- _Page text_:
=== Section Start ===

I'm thinking about what is known of the personality of Mohammed Adeel, one of the three plotters of cell number two, the one that took care of writing and sending the e-mails: policeman in Karachi; former member of a counter-terrorist unit; former intelligence officer; directly tied, therefore, to the ISI.

I'm thinking about the remark Musharraf made to the U.S. ambassador who had just expressed to him the USA's wish to see Omar extradited: “I would prefer to hang him myself than to have to extradite him.” Resentment? Anger? Hatred overcoming him, making him capable, with his own hands, etc.? No doubt. But it's hard not to hear as well in his exclamation the willingness to do anything, absolutely anything, to avoid a public trial and the possible exposure of the murky connections between Omar and the ISI.

I'm thinking about the story of the taxi driver who claims he drove Omar to the Hotel Akbar, and the account I got from him: he was stopped at a checkpoint in much the same way I was the evening I first arrived. Armed soldiers—this is in the middle of Musharraf's phase of pro-American anti-terrorist zeal—hustle the driver out of his taxi, push him up against a wall with his arms outstretched, and search him. But when it is Omar's turn to show his papers and be searched, a word seems to suffice, maybe a document he stuck under their noses—and the embarrassed soldiers let him go on: “No problem, welcome, you can go.”

=== Section End ===

- _Provided material_:

=== Section Start ===

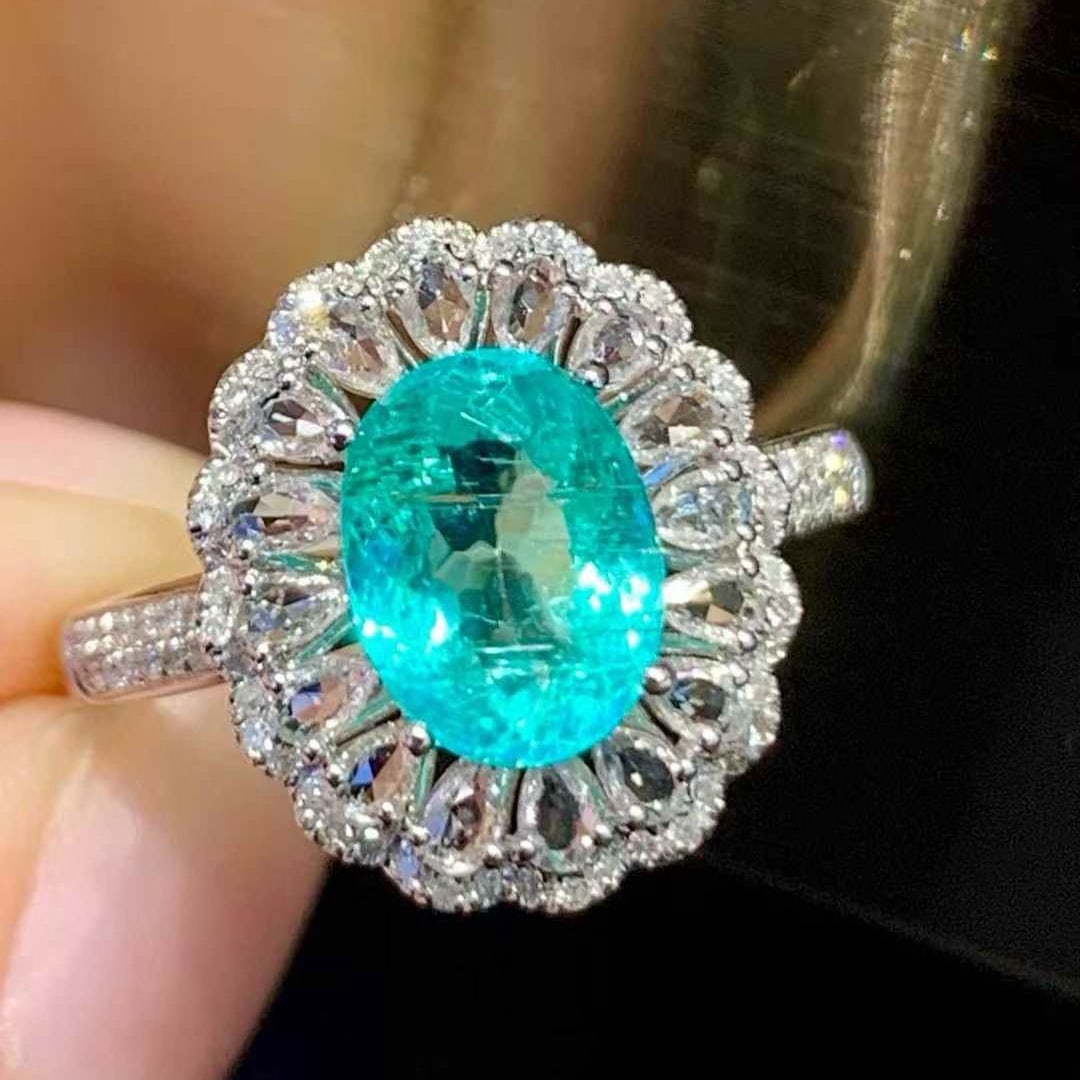 14k Gold 1.8 Ct Natural Paraiba Tourmaline & Diamond & Sapphire Ring: Ref:231149249 // gold content:14k gold // ring size:7. 25us // // main gemstone:paraiba tourmaline // shape:oval // carat weight:1. 8ct // color:blue // treatment:natural // // adjacent gemstone 2 :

=== Section End ===

- _Task set_:
A. From the excerpt on Omar and the ISI, can you answer these, one line each?
(i) What job did Mohammed Adeel hold in Karachi?
(ii) What did Musharraf tell the U.S. ambassador he would rather do than extradite Omar?
(iii) To which hotel does the taxi driver say he drove Omar?
B. Could you go on with the excerpt on Omar and the ISI from the point where it stops?

- _Task-by-task answers_:
A.
(i) He was a policeman.
(ii) He would rather hang Omar himself.
(iii) The Hotel Akbar.

B.
I'm thinking of Saquib again, the friend from London. It was a little story that at the time hadn't really struck me. But now, in the light of what I know . . . This story takes place in April 1996. Saquib has finished school. He has a job at a big bank—I think the HSBC—and he's been sent on business to Pakistan. And there he is one night at dinner, in Islamabad, at the home of a vice-admiral whose name he forgets, seated next to a brigadier who is known to belong to the ISI, who says to him: “You went to the London School? Bravo! Perhaps, then, you know Omar. Maybe you were in the same class.” Not Omar Sheikh. Just Omar . . . As if there were only one, the one everybody knew in Islamabad, and who was, in any case, close to the brigadier . . .

And then finally I think, one last time, about his first meeting with Pearl, at the Hotel Akbar in Rawalpindi, 11 January, twelve days before the abduction. Well . . . What is this Hotel Akbar, exactly? What does it look like? Why in fact did he choose it? And why is it that no one, as far as I know, has asked these questions? How come no one has had the idea to take a closer look and to spend an hour, or why not a night, in the room where contact was made?

I go to the Hotel Akbar.

I leave Islamabad and its wealthy districts.

I take the Aga Khan Road with its beautiful opulent houses and its look, common to most of the avenues in this perfectly artificial city, of having come straight out of a de Chirico painting.

I pass the Super Market, which is lively and animated and where, among photo shops, perfume boutiques, an “Old Books Sell and Buy,” and a Konica camera shop, the “Mr. Books” bookstore is located.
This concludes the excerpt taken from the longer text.